▶ [Exercise requirements]: The entries that follow include a run beginning at the line with "Image for Nest Among the Stars" and ending at the line with "Playing Legal with"; restate that run word for word and leave the rest out.

*** Opening of Exercise material ***

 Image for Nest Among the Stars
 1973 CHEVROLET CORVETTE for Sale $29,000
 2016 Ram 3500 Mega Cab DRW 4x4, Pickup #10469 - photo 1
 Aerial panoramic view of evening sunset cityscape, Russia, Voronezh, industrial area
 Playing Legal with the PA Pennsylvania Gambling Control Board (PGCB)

*** Close of Exercise material ***
*** Opening of Exercise material ***

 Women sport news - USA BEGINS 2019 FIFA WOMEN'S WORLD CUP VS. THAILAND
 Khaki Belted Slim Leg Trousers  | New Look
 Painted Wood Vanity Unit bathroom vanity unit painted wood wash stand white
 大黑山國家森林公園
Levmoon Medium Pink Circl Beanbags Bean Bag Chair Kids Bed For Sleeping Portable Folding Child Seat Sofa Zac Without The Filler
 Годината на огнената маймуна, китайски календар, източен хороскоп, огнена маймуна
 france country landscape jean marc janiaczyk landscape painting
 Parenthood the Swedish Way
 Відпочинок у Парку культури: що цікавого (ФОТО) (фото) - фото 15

*** Close of Exercise material ***
*** Opening of Exercise material ***

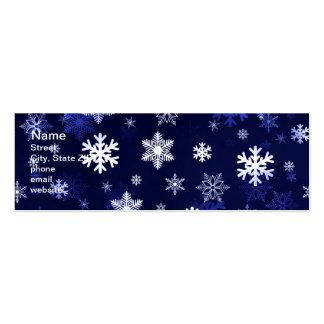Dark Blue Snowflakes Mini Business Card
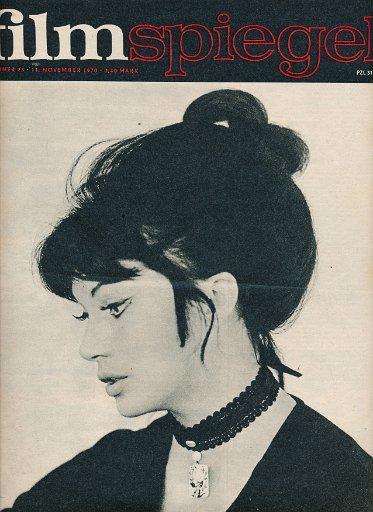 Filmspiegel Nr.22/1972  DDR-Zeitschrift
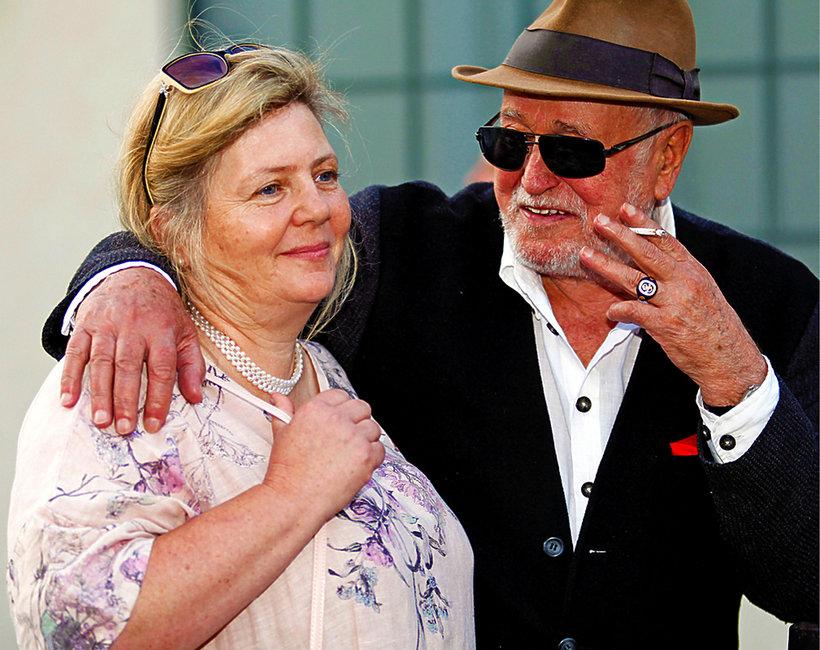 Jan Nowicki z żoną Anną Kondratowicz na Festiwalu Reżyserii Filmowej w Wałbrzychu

*** Close of Exercise material ***

▶ [Answer for this exercise]:
 Image for Nest Among the Stars
 1973 CHEVROLET CORVETTE for Sale $29,000
 2016 Ram 3500 Mega Cab DRW 4x4, Pickup #10469 - photo 1
 Aerial panoramic view of evening sunset cityscape, Russia, Voronezh, industrial area
 Playing Legal with the PA Pennsylvania Gambling Control Board (PGCB)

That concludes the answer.